Review: Kitchen Dwellers- 'Seven Devils'
Bluegrass has a lot of common themes. Liquor, poverty, infidelity manual labor, and the devil are just a few. Dante Alighieri's epic poem “The Divine Comedy” isn't one of those common themes. But perhaps it should be. Many of those common bluegrass themes can be found in the Seven Deadly Sins, a large part of Aligheri's work. On their new concept album Seven Devils, Kitchen Dwellers explores the seven deadly sins, and some others, with gusto.
Aside from a brief instrumental “Prelude,” Seven Devils begins and ends with alternate versions of the title track. The opener, “Seven Devils (Limbo)” is a six minute slab of jamgrass goodness, featuring not only the standard bluegrass instruments, but also the Buchla synthesizer. Bettering that is the album closer “Seven Devils (Full Version)” which is a ten minute jamgrass clinic, using the same lyrics but stretching the instrumental interludes even further. As for those lyrics, it's a great way to bookend a story of the Seven Deadly Sins. “I might return an unclean spirit seeking rest,” vocalist Joe Funk belts, “a breath of old-fashioneds and foreign cigarettes.” Later, he insists “Let's start digging holes before my demons come / Make seven canyons for to bury each one.”

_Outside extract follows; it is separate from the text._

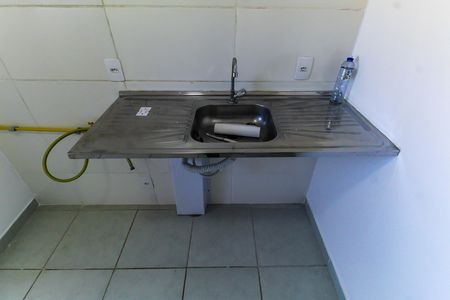 Cozinha de apartamento para alugar com 1 quarto, 31m² em Mooca, São Paulo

Aside from “Seven Devils,” the album's highlight track is “Waterford Son (II).” Tackling the second Deadly Sin, greed, it's the tale of an Irish immigrant who gets tied up in gang activity and eventually the westward expansion. With a Celtic vibe throughout (courtesy of Dermot Sheedy's bodhran and Doug Berch's penny whistle), it's a lyrically dense song without a chorus, but it works. A chorus would break up the storyline and the story is the sell here.

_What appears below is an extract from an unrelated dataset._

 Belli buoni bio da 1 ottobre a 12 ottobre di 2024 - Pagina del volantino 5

Another winner is as brief as “Seven Devils” is long. “Meagher's Reel (I)” explores Pride, the first deadly sin, in the best way possible, with barely a minute of pure Celtic virtuosity. Pride might be a sin in places, but Kitchen Dwellers have plenty of reason to be proud with skills like this.
Album single “Pendulum (V)” finds the band musing on addiction, and addiction replacement. “I’ve long had a theory that everyone has a baseline addictive tendency that must be satisfied, and it is up to the mind to decide at which point on the 'good' and 'bad' spectrum that habit is chosen,” Funk says in the album's press release, and the song's lyrics bear that up. “It ain't easy being sober in the life that we chose / Vices swing like diamonds on a pendulum.”
Seven Devils is a bold undertaking for any band. The material is weighty and concept albums are hit or miss in roots music as a whole. Kitchen Dwellers score a definite hit here. If you can call any album about the Nine Levels of Hell fun, this one is it.
Seven Devils releases March 1 on No Coincidence Records.